One of the first lessons I learned as a young scientist is that a well designed experiment yields useful information irrespective of the outcome of the experiment. Clinical trials as they are currently conducted violate this cardinal rule. They are designed to address the question 'on what fraction of a population that has disease X does this drug work?' (and we'll discard the drug if the fraction is not blockbuster enough) and that only by the time (with great expense and effort) they get to Phase II/III. Looking at the literature and talking to the clinical trial staff I am struck by the fact that the emphasis is entirely on 'does it work' and at a higher level 'what makes it work' and never on 'why does it not work' or, more generally, 'what modulates how well it works'.
Some examples from my personal experience.
As I reported in previous Ruminations, last Spring and Summer I had several months during which my disease, as measured by repeated PET scans, had not only stabilized but regressed. During that time I was not taking any cancer specific drugs. The metastases started to proliferate in the Fall and I started my participation in the Phase I trial of AZD-1152 in January. {A word of explanation- A Phase I study is designed to determine the maximum tolerable dose of a drug. In practice that means that a few patients get a low dose, and succeeding small groups of patients get increasing doses until the side effects become unacceptable.}The March PET scans demonstrated stable disease as reported in Rumination 12. When I asked one of the senior members of the study staff whether it might not be appropriate, given this history, to check my immune response to see whether it was in overdrive and therefore may account for the stability rather than the drug, I was told that there is no point in doing that since it would not make any difference in my treatment. This is an astounding response in a Phase I trial which should be occasion for the most wide ranging investigation of the effects, and the side effects, of the drug. Yet the emphasis is entirely on side effects. I get the feeling that the underlying assumption is that we've put so much effort into getting the drug this far it has to work.

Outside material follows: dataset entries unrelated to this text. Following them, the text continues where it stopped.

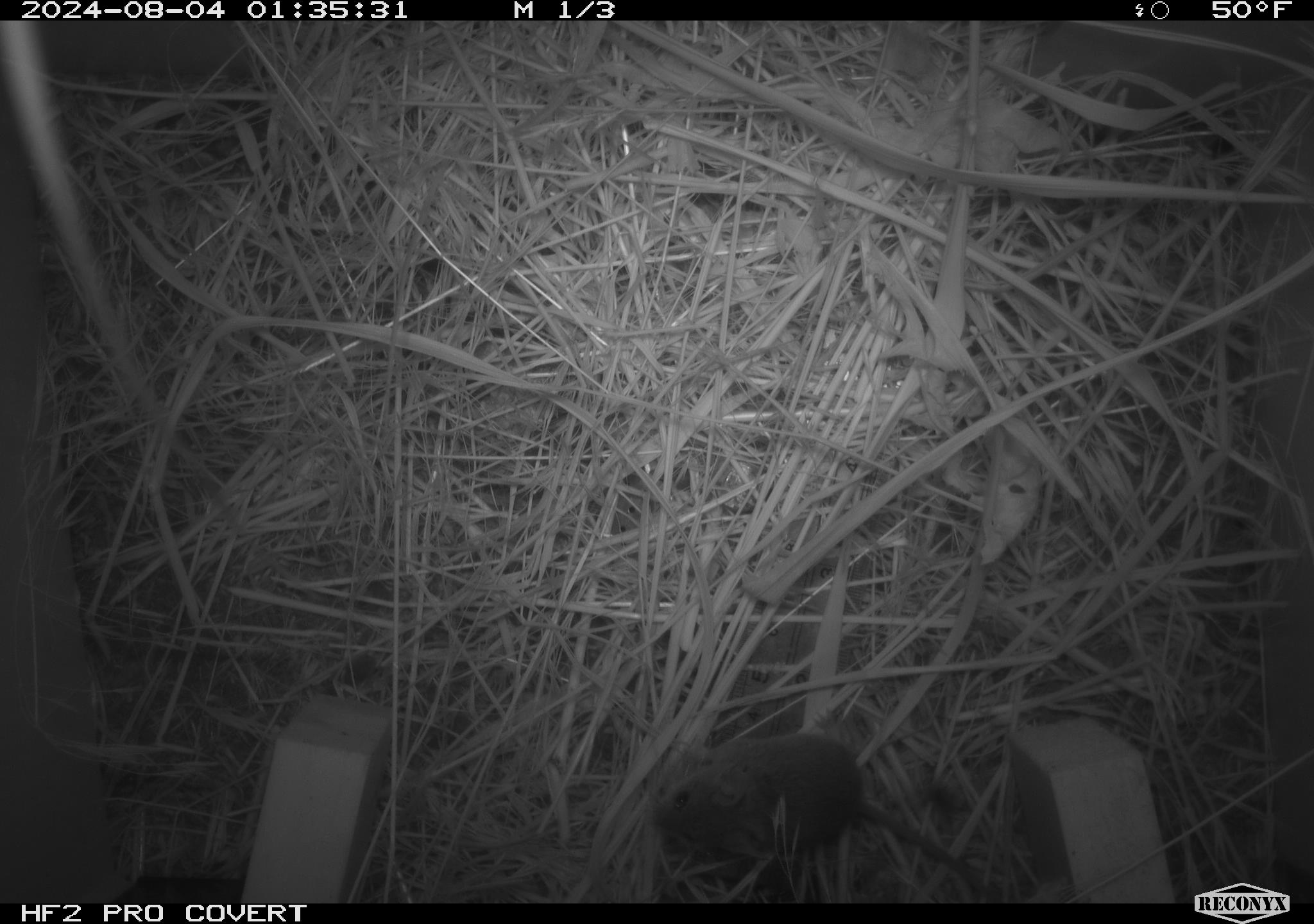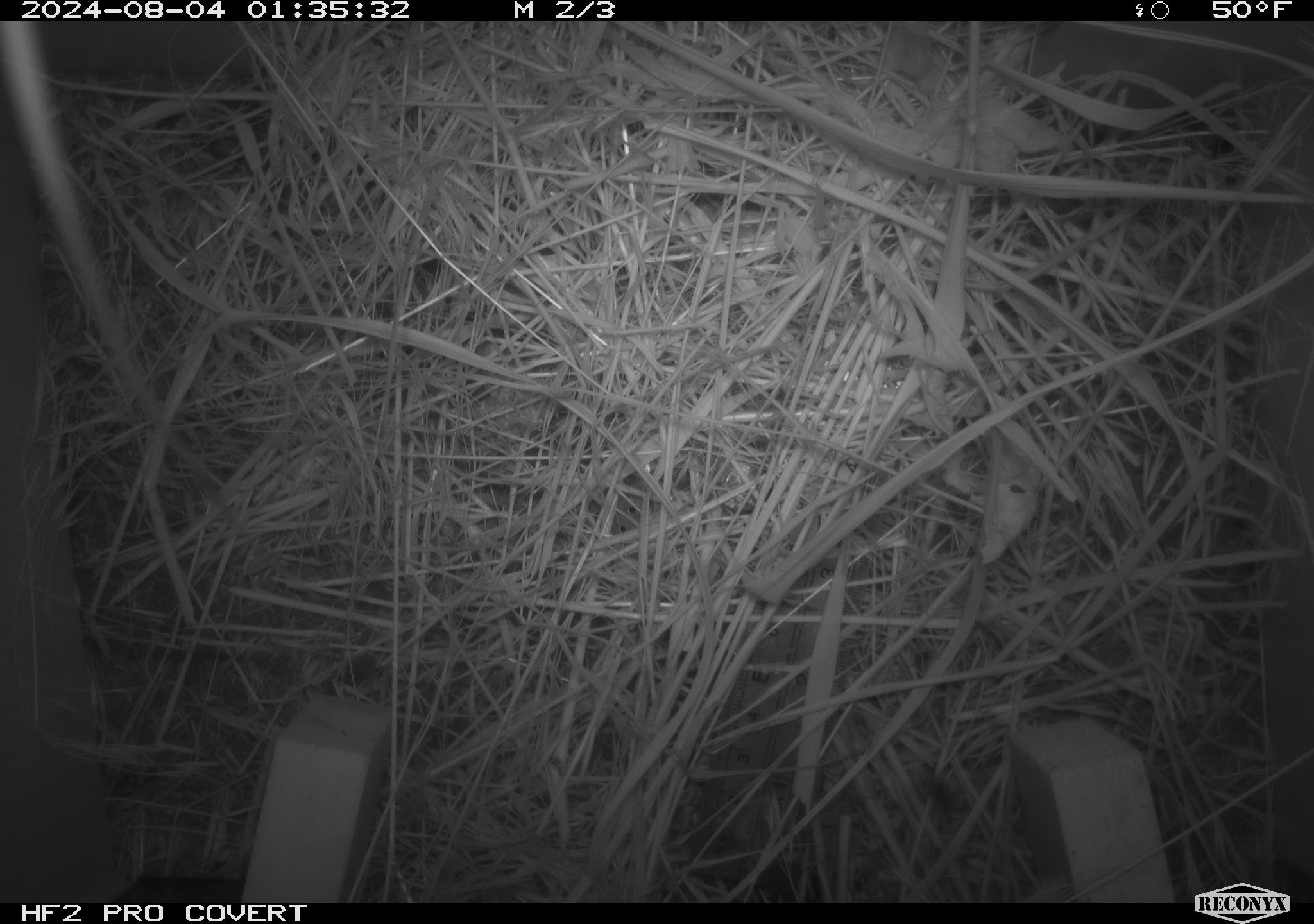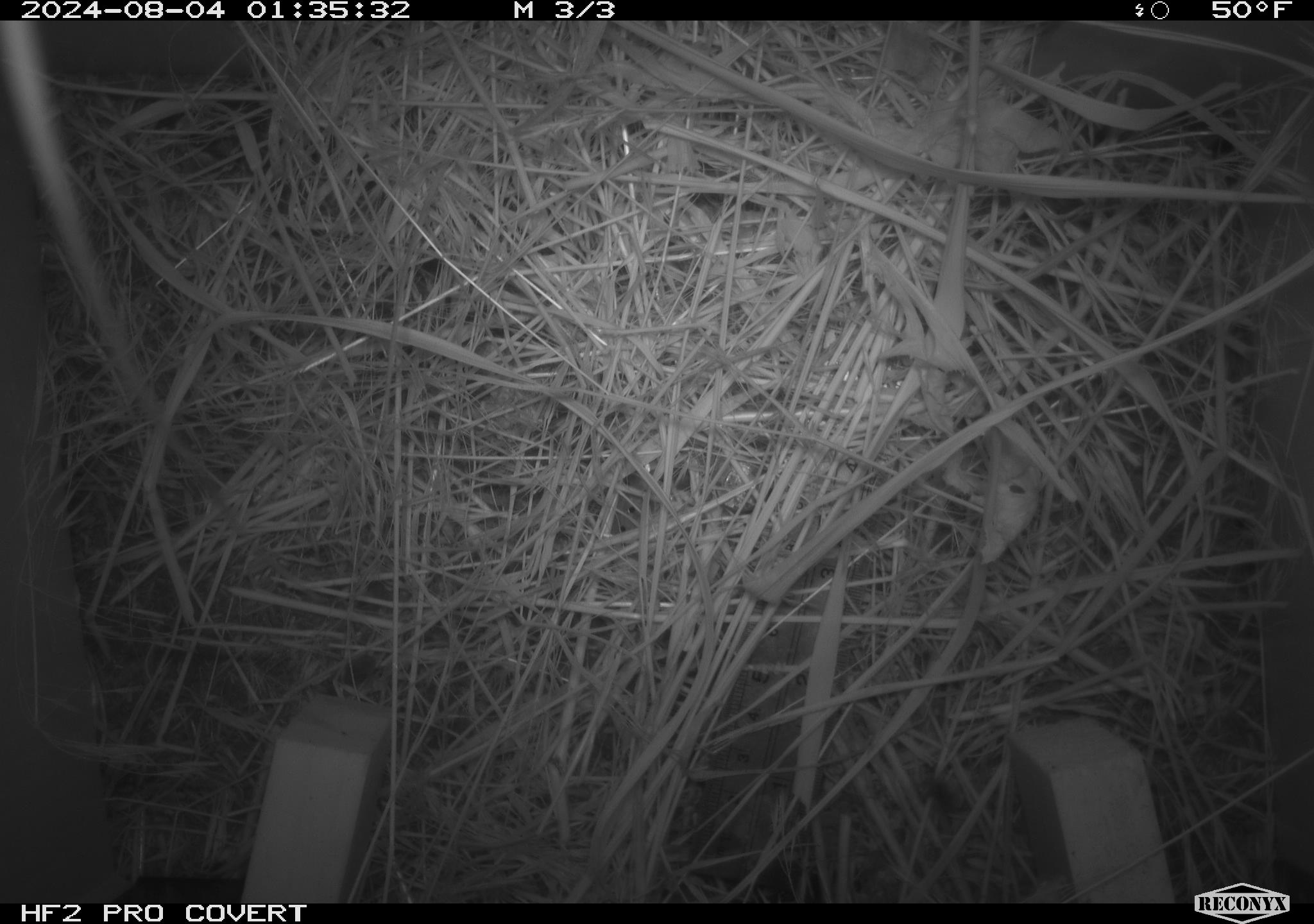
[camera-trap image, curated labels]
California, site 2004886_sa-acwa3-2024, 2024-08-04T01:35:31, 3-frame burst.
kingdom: Animalia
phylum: Chordata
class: Mammalia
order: Rodentia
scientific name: Rodentia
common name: mouse species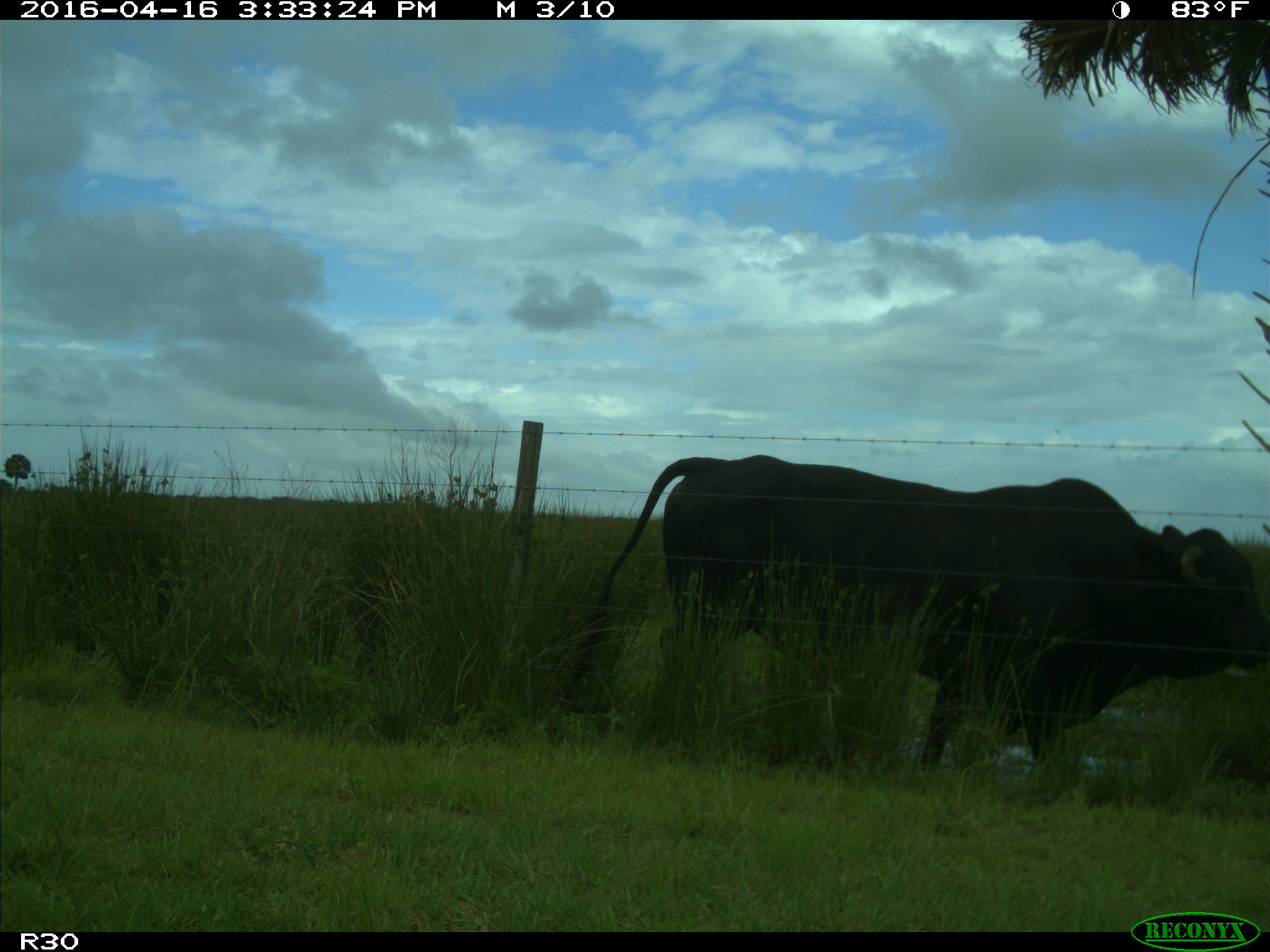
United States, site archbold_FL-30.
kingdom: Animalia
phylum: Chordata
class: Mammalia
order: Artiodactyla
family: Bovidae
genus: Bos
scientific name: Bos taurus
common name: domestic cow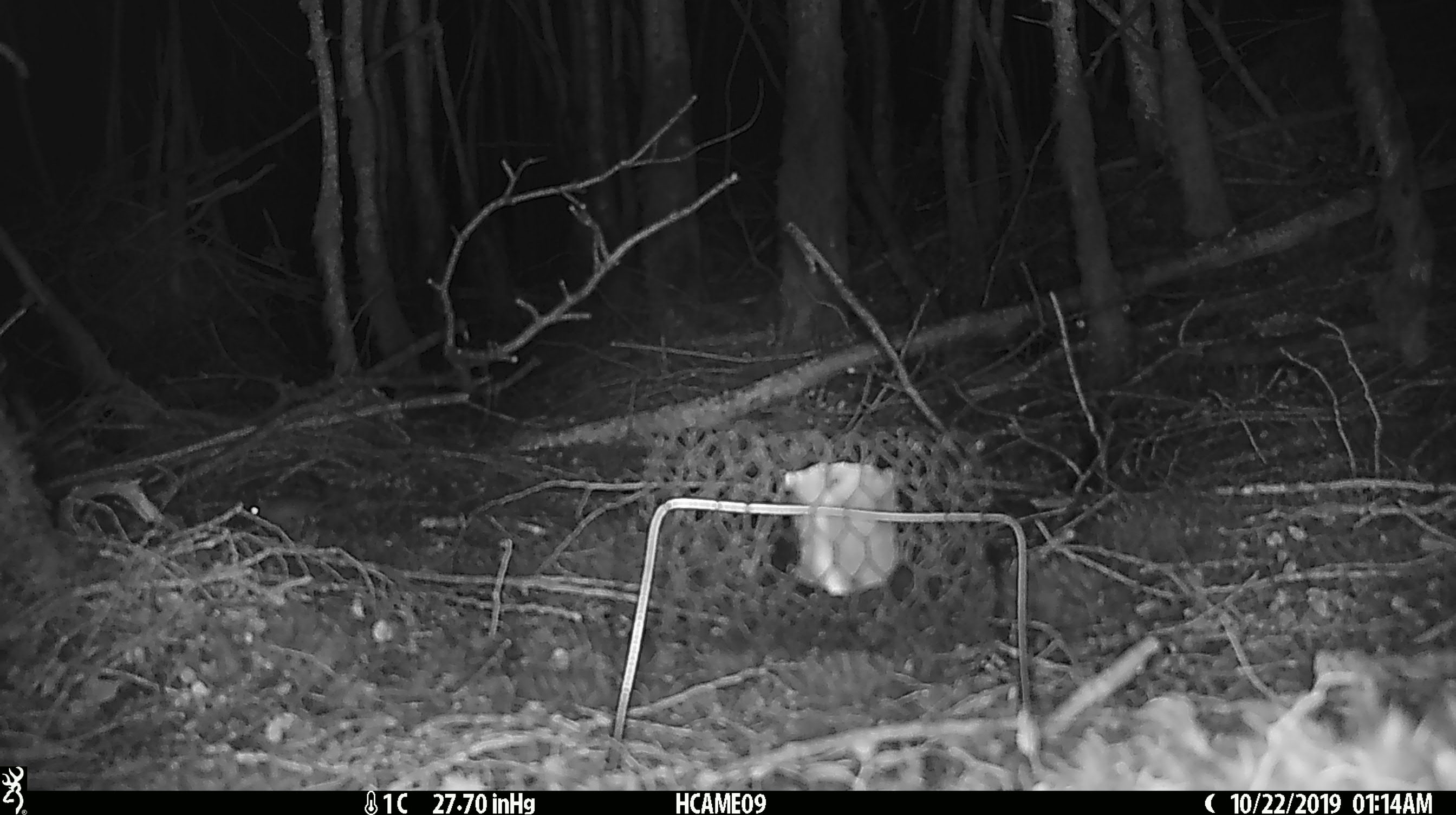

I recently asked whether it was not time to schedule another MRI of my brain to check for metastases. I was informed that this would not be a good idea, because if a metastasis were found, I would be kicked out of the trial of AZD-1152. So, as far as clinical trials are concerned, what you know may hurt you. As long as the drug company does not know about the brain metastases, all is well; if they find out, you're out of luck both in terms of getting eliminated from the trial and of the possibility of having appropriate radiation therapy while the lesion is small,. Amazingly, this attitude is the norm. My friend Sarah was told that because a long standing, slow growing carcenoid tumor was incidentally discovered, she would no longer be eligible for treatment with the Ipi that had already been demonstrated to work successfully on her melanoma.
This is science? I am outraged, discouraged, and disgusted. Who is responsible for scientific curiosity being banned from clinical trials? What a waste of time, money, and opportunity!